In my estimation, all atheist philosophers who try to reconcile religion and science are doing so for political reasons—as are organizations like the National Academy of Sciences and the National Center for Science Education that engage in the same activity. It takes a profound hypocrisy to try to reconcile for others things that you can’t reconcile for yourself.Don't think so! It's true that most philosophers (70%) are atheists, and that almost all accept science as an important source of knowledge. But if you reject theism and accept science, it certainly doesn't follow that you reject theism because you accept science. You might reject theism for reasons completely independent of the reasons you have for accepting science. In fact, I think that's the state of mind of many philosophers. Many reject theism because of the argument from evil. Or they reject theism because none of the usual arguments for God are successful, and they think the default, when it comes to a fanciful construct, is disbelief. So although they accept no religious propositions themselves, it's genuinely an open question, for them, whether you could accept some, and yet accept all of science.

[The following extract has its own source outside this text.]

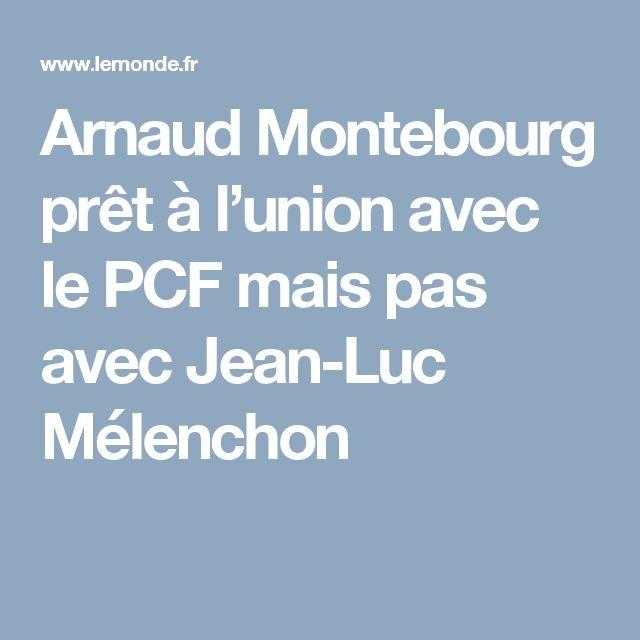 Arnaud Montebourg prêt à l'union avec le PCF mais pas avec Jean-Luc Mélenchon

There's nothing at all unusual about philosophers wondering if A can be reconciled with B, but also rejecting A. Theist philosophers can reasonably wonder whether atheism and objective morality can be reconciled, but of course reject atheism. That's a first class question for anyone who "does" metaethics--not a question just for those who accept the atheist starting point. If there were a "political" aspect to the question, for theists, that wouldn't be bad either. Perhaps, though a theist, it bothers you to see your atheist friends being beaten up as morality-challenged. So you care about and promote the idea that atheism can be reconciled with objective morality, even though the reconciliation plays no role in your own life. Hypocrisy? No, obviously not.
Is it any different when atheists try to stop their theist friends being beaten up as science-challenged? Of course, if the effort is disingenuous, that's one thing. Maybe you think your theist friends are science-challenged, and you're just trying to be nice. But if not, not. I think what some atheist philosophers believe is that a little bit of religion (certainly not all of it) can be combined with all of science, and that's what they insist upon--not more. That's not hypocritical or disingenuous. In fact, it might even be the truth.